Once we have created the hash function valid for each string of our dataset. We have created the HyperLogLog class divided into four functions.
The *first function* represents an initialization for all the necessary variables in the HyperLogLog structure.
In the *second function* we apply all the variables set on the considered string.
Finally in the *last function* we return the cardinality value for the entire dataset.

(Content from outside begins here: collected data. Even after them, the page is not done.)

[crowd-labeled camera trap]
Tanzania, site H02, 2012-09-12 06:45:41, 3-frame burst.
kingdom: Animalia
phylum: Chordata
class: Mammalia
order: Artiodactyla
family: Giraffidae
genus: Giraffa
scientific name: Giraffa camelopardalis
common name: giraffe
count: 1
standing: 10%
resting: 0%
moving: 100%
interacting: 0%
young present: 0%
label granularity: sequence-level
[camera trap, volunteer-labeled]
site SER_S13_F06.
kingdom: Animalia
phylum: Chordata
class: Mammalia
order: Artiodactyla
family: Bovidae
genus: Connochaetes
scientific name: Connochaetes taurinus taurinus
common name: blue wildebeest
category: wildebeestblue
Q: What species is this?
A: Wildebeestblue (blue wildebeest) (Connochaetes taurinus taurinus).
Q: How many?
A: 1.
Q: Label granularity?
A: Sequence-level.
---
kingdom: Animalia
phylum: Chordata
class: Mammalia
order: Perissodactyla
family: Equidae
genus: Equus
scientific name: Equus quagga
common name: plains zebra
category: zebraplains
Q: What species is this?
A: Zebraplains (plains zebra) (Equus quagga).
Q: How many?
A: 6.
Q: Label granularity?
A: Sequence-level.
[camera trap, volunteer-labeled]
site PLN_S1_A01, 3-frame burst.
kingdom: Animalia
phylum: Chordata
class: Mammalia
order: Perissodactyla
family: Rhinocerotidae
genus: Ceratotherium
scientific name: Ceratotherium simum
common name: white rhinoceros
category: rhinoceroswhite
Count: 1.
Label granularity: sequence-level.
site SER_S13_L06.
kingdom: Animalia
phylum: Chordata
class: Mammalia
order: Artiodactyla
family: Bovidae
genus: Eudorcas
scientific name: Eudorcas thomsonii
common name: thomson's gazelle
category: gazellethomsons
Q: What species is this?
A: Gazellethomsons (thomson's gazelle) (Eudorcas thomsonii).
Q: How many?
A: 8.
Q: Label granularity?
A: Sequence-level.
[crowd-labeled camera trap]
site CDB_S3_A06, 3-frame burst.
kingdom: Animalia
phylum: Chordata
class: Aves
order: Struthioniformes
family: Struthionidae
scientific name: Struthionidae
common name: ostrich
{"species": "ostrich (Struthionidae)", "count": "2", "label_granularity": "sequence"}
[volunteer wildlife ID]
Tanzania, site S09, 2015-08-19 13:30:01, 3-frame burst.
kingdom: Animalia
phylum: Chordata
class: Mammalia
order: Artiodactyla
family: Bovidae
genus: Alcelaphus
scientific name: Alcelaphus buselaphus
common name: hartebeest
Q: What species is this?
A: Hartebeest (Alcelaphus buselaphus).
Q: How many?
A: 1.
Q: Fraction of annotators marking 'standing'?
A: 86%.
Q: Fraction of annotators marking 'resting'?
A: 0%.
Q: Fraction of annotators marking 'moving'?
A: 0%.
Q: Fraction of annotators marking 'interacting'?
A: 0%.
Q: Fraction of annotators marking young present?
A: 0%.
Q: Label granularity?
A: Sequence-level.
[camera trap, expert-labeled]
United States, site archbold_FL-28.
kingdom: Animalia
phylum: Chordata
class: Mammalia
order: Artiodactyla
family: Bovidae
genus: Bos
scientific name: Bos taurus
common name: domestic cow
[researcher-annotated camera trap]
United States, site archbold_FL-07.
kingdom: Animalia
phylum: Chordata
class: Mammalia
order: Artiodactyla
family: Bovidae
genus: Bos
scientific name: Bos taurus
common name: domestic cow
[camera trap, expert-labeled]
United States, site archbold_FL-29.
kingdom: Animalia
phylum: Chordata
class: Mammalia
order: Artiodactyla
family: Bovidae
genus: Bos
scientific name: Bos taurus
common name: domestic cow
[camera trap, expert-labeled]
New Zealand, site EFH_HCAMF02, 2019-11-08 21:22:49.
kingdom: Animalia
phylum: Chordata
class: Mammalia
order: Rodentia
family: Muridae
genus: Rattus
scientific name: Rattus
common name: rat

The HyperLogLog class returns also the error against our filter.

In [13]:
import numpy as np
from math import sqrt, log

In [12]:
class HyperLogLog:
    def __init__(self, b=10, max_n_bit_hash_value=32):
        self.max_n_bit = max_n_bit_hash_value #We set the max number of bit for the hash value obtained before
        self.b = b 
        self.m = 2**b 
        self.M = np.full(self.m, 0) #An array with size equal to m initialized with all values equal to zero.
        self.a_m = 0.7213 / (1 + 1.079/self.m) #This value was obtained from a publication reported in our references. It is a value that depends only on m
        print("Error Filter:", 1.04/sqrt(self.m), '%')
    
    def add(self, s):
        x = hash(s, max_n_bit_hash_value=self.max_n_bit) #We apply our hash functon for each string that we put in input
        j = x >> (self.max_n_bit - self.b) #We define j as the value x obtained from the hash function divided by 2 raised to the difference between the maximum number of bits set for the hash function and the variable b chosen.
        w = x & 2**(self.max_n_bit - self.b) - 1 
        # w = x & (2**(self.max_n_bit - self.b) - 1) # possibile nuova versione, da verificare le precedenze degli operatori
        self.M[j] = max(self.M[j], self.rho(w, max_length=self.max_n_bit - self.b)) #For each element in array M we upload this with the max value between M[j] and value obtain with rho function.
    
    def rho(self, n, max_length): #?
        p = len(bin(n)[2:]) # Most significant bit in n
        return max_length - p + 1
    
    def card(self):
        Z = 1/np.sum(2.**-self.M) #It is equal to the sum of 2 raised by the opposite of each element belonging to the array M
        E = self.a_m * Z * self.m ** 2 #Cardinality defined by multiplication between the calculated variable Z and the two initialized variables (a_m and m)
        if E < 5.*self.m/2.:
            V = (self.M==0).sum() #Equal to the number of element in array M equal to 0
            if V==0: #If there isn't any element in array M equal to 0
                return E 
            else:
                return self.m*log(self.m*1./V) #The new cardinality is equal to the product of m (2 ** b) and the logarithm
        return E #Return Cardinality estimate with relative error

### Evaluation

Once we realized our Hash function and the HyperLogLog Structure, we took our dataset and carried out various tests to understand the best result that would minimize the Error Filter and increase the cardinality of the dataset.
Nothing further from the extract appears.